● 課題の指示
以下に示すFIRE計画についての本文を、末尾の一文に続けて書き進めてください。
── 本文
成長する米国&世界に投資する最強のFIRE計画(プロジェクト)

FIREへ到達するための3つのエンジンとは?元手は50歳時点で3000万円。果たしてFIREは可能か?

2022年8月18日公開(2022年8月22日更新)
ポール・サイ
facebook-share
x-icon
このエントリーをはてなブックマークに追加
RSS最新記事

FIREという目標へ到達するための3つのエンジンとは?

 前回は、普通の日本人がFIREして経済的自由を得ることは可能なのか、大学を卒業したばかりの22歳という具体的な人物を設定し、考えてみました。

 その内容を3つにまとめれば、以下のようになります。

 (1)所得を増やす
 (2)生活費(主に住宅費)の削減
 (3)貯蓄を投資に回し、不労所得を得る

 FIREという目標は遠いと思えるかもしれません。しかし、上の3つのエンジンをうまくまわしていけば、資産増加の道を少しずつ上がっていき、ついにはFIREという目標へ到達することができるのです。

 (1)の所得を増やすことはできれば実現したいことです。ただし、デフレもしくは低インフレ的な環境下にある日本人にとって、所得を増やすことは共働きでもしない限り結構難しいことだと思います。

 けれど、(2)や(3)について、日本人は「いいとこ取り」ができるでしょう。

生活費削減というエンジンはFIREの土台になる

 特に(2)の生活費削減はFIRE達成に重要です。

 なぜかというと、生活費削減はFIRE時に必要なお金を減らすだけでなく、貯蓄も増やすことを可能にするからです。その貯蓄を投資しますので、生活費削減というエンジンはFIREの土台とも言えます。

 生活費削減に関する情報はたくさんあり、日本のメディアはこのことに関する情報をよくカバーしていますが、その次の(3)「貯蓄を投資に回し、不労所得を得る」については、あまりカバーできていないように思えます。

 前回は20代からがんばれば、40代でFIREできる話を紹介しました。FIREのことだけを考えれば、生活費の削減を始めるのは若ければ若いに越したことはないでしょう。ただ、人によってはそれがなかなか難しいということもあるかもしれません。

より地味で安い郊外に住み替えて投資の元手を捻出

 けれど、FIREは若い時の話だけでなく、40~50代からでも考えられるのです。その場合、年金がもらえるまでのつなぎ資金があればFIREを視野に入れられます。

 たとえば、より地味で安い郊外に住み替えて投資の元手を捻出することが考えられます。これは不動産価格が高い場所に住んでいるケースで考えられる策になります。都心、もしくはそこそこ人気のある郊外にあるマイホームを売って、より地味な郊外に住み替えるのです。
────
── 記録一覧
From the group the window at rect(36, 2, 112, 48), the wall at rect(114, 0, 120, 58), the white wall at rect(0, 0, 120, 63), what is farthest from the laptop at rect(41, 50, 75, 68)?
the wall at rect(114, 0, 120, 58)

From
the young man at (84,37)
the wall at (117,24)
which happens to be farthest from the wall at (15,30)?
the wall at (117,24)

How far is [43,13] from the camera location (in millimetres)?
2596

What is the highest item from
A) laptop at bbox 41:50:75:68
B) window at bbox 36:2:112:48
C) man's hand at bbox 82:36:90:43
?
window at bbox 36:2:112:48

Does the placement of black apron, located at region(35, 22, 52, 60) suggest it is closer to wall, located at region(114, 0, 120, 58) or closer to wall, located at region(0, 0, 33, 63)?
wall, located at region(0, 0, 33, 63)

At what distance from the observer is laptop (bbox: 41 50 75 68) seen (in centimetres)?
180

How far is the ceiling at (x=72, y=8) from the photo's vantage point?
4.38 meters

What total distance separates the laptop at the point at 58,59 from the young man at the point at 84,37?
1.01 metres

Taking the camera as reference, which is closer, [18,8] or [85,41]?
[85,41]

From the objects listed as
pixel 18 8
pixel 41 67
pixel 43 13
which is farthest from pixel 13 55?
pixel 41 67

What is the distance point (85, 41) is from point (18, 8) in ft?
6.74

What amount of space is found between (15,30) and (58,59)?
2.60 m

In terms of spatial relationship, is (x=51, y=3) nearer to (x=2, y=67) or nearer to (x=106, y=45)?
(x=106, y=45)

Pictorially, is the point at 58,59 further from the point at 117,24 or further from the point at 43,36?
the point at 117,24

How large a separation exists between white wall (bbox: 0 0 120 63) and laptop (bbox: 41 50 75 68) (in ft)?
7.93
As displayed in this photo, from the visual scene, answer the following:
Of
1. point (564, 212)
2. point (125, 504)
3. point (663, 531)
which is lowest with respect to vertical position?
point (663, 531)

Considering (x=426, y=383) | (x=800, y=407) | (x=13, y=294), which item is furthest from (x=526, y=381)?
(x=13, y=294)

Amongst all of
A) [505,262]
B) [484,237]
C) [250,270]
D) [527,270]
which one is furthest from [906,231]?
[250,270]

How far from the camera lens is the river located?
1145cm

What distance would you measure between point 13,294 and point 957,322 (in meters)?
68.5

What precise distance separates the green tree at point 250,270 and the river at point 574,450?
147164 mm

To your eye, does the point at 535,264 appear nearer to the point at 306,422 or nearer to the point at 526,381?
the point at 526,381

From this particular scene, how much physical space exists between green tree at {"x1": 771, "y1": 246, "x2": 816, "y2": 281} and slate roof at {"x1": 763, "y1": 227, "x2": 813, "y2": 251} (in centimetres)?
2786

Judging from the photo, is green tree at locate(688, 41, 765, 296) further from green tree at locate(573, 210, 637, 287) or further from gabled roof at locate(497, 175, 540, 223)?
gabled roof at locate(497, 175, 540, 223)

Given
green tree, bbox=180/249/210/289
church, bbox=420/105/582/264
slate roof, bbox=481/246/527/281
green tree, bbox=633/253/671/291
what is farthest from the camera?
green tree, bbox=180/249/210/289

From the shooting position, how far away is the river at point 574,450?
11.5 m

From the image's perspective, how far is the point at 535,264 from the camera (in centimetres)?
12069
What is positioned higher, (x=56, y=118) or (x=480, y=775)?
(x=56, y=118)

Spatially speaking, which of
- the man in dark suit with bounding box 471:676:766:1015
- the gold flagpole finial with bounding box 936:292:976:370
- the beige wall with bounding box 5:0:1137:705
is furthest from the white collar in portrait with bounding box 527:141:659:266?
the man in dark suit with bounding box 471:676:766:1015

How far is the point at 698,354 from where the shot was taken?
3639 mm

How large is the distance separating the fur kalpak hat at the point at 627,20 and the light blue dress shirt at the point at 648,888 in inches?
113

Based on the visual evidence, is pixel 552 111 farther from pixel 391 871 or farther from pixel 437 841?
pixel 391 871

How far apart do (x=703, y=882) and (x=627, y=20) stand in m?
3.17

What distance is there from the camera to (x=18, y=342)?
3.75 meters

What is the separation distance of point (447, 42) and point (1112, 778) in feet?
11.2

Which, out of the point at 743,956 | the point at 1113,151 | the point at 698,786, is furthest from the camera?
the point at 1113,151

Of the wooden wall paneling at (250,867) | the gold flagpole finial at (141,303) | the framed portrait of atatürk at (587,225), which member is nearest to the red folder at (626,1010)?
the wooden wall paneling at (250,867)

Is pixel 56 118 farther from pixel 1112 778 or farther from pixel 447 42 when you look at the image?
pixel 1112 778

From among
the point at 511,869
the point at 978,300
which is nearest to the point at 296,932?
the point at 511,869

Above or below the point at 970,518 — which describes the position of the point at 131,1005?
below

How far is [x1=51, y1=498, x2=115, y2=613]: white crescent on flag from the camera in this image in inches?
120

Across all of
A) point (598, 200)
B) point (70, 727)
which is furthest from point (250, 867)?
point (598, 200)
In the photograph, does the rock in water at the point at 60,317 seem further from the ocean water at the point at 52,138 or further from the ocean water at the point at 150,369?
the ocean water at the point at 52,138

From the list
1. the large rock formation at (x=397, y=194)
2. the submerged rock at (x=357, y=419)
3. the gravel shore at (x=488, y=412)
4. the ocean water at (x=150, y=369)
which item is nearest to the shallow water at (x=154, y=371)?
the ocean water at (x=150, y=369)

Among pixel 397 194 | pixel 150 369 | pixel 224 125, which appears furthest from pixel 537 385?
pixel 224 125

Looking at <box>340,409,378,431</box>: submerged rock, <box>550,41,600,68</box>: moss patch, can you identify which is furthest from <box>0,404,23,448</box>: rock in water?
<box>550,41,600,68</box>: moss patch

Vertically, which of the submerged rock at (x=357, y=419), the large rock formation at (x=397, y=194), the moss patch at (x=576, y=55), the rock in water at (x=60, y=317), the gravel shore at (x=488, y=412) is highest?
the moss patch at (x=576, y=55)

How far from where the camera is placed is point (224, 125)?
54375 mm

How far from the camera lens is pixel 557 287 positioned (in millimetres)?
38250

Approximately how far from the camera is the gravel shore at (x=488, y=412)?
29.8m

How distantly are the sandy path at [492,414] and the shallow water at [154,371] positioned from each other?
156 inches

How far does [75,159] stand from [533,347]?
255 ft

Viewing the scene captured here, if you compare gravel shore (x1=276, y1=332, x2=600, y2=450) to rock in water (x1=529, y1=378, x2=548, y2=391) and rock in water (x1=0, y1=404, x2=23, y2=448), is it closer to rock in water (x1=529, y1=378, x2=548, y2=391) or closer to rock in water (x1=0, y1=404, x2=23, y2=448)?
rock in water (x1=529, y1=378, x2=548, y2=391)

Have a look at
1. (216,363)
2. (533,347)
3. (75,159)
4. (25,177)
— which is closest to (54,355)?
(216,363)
────
● 課題の出力
 ここで前々回に登場してもらったサラリーマン、Aさんに再び登場してもらいましょう。前々回は40代後半という設定でしたが、今回は少しだけ年上の50歳という設定にしたいと思います。

●Aさんの金融資産(不動産を除く)は1000万円。不動産も含めると2500万円。

・うち500万円は現預金、300万円が保険、200万円が株(日本株)。
・マイホームは3500万円で購入し、ローン残債を2000万円とすると、純資産ベースでは1500万円。
・資産の60%が不動産、20%が現金、12%が保険、8%が株。

 このAさんがたとえば、3500万円でマイホームを売り、住宅ローンは維持しつつ、より地味な2000万円の中古住宅に住み替えたとします。すると、1500万円の現金を捻出できます。

 この1500万円と現預金500万円、そして200万円分の株式を合わせると、手元の資産は合計2200万円になります。

保険の解約や地方移住支援制度の利用もあり

 会社を早期退職して、たとえば800万円の退職金がもらえれば合計3000万円の投資資金ができます。

 さらには思い切って300万円の保険の解約も検討してみましょう(住宅ローンで団体信用生命保険(団信)に入っていれば、それが保険代わりになります)。

 あるいは、日本なら地方への移住支援制度を利用することも考えられます。これは海外には見られないものです。利用するには各地方自治体が提示する条件を満たす必要がありますが、日本人ならこの地方移住支援制度を利用して、借り入れ金をゼロにしたうえで、1500万円の現金を得ることもおそらく可能でしょう。

イラスト :阿部モノ / PIXTA(ピクスタ)

元手は50歳時点で3000万円。FIREは可能か、シミュレーション

 このように今のやり方の延長線上だけで考えるのではなく、資産構成を大胆に変化させることで、FIREという目標を思ったよりも近づけることができたり、FIREなど考えてもいなかった人でも、その可能性に気づくことができます。

 日本人は国内の人口減を背景に住宅費を削減できる一方、海外投資で海外の経済成長の恩恵を受けることで、いいとこどりができるのです! 日本人はアーリーリタイヤ、セミリタイヤする環境に恵まれています。

 先ほど書いたとおり、保険の解約や移住支援制度の利用など、さらなるオプションもあり得るのですが、ここでは控えめに、その手前のシミュレーションで出てきた3000万円という数字を使って考えてみたいと思います。

 3000万円の元手をネット証券を通じて、長期成長が続く米国株に投資してみましょう。

 それによって、Aさんは50歳から、60歳の年金支給開始までの10年間をうまくつないでいくことができるでしょうか(※)。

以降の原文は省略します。